▶ Brief:
Please retype the passage below on the monastic Rule of life, word for word and in full.

▶ Document excerpt:
This is why a Rule of life is absolutely essential to any monastic expression. It says this is who we are, this is our story and all Rule11who are part of us must keep to and live in the story that God has written as foundational. Monastic stability is to be accountable to a Rule of life NOT to a set of rules that restrict or deny life. It is, to use the words of Benedict ‘simply a handbook to make the very radical demands of the gospel a practical reality in daily life’.
A Rule is like a pair of eye glasses (spectacles) – we don’t look AT them but THROUGH them to life. How foolish to constantly look at them, the gold frames the bi-focul lenses and never look through them so as to actually see.
The word comes from the Old English REULE. In Latin it is REGULA which means ‘rhythm, regularity of pattern, a recognisable standard’ for the conduct of life. Esther De Waal writes that the Latin REGULA ‘is a feminine noun which carried gentle connotations’. Not harsh negatives that we often associate with the phrase ‘rules and regulations’ today.
Esther De Waal tells us that the word has a root meaning of ‘a signpost’ which has a purpose of pointing away from itself so as to inform the traveller that they are going in the right direction on their journey. It would be foolish to claim we have arrived at our destination if in fact we are only at a signpost, however near or far from the destination it is.

▶ Dataset records:
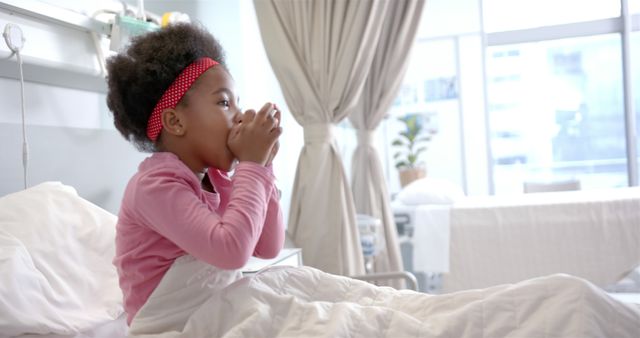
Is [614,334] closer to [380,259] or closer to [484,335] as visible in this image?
[484,335]

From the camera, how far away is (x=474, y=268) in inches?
114

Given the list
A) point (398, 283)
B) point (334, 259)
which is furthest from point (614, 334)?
point (398, 283)

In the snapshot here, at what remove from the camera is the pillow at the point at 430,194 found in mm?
3191

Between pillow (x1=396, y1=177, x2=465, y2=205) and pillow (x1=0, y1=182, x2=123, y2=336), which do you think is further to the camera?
pillow (x1=396, y1=177, x2=465, y2=205)

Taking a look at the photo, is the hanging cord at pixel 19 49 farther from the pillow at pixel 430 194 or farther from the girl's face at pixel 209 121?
the pillow at pixel 430 194

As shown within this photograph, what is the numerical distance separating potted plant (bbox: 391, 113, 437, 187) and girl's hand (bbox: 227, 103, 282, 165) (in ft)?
12.5

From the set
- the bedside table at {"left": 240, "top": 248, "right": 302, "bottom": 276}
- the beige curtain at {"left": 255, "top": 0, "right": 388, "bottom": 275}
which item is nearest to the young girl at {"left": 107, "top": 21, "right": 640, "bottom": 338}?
the bedside table at {"left": 240, "top": 248, "right": 302, "bottom": 276}

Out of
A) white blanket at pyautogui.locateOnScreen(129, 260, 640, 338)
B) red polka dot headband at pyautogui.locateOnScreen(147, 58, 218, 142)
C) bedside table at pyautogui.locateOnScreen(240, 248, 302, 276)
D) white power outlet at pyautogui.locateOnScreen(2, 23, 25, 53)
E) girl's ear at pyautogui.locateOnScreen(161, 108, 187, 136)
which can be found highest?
white power outlet at pyautogui.locateOnScreen(2, 23, 25, 53)

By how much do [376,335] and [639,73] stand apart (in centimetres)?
439

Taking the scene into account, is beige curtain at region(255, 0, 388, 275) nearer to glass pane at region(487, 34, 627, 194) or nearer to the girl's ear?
the girl's ear

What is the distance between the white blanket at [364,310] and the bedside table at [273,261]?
0.68m

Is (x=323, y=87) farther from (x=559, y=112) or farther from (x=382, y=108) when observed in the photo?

▶ Response to the task:
This is why a Rule of life is absolutely essential to any monastic expression. It says this is who we are, this is our story and all Rule11who are part of us must keep to and live in the story that God has written as foundational. Monastic stability is to be accountable to a Rule of life NOT to a set of rules that restrict or deny life. It is, to use the words of Benedict ‘simply a handbook to make the very radical demands of the gospel a practical reality in daily life’.
A Rule is like a pair of eye glasses (spectacles) – we don’t look AT them but THROUGH them to life. How foolish to constantly look at them, the gold frames the bi-focul lenses and never look through them so as to actually see.
The word comes from the Old English REULE. In Latin it is REGULA which means ‘rhythm, regularity of pattern, a recognisable standard’ for the conduct of life. Esther De Waal writes that the Latin REGULA ‘is a feminine noun which carried gentle connotations’. Not harsh negatives that we often associate with the phrase ‘rules and regulations’ today.
Esther De Waal tells us that the word has a root meaning of ‘a signpost’ which has a purpose of pointing away from itself so as to inform the traveller that they are going in the right direction on their journey. It would be foolish to claim we have arrived at our destination if in fact we are only at a signpost, however near or far from the destination it is.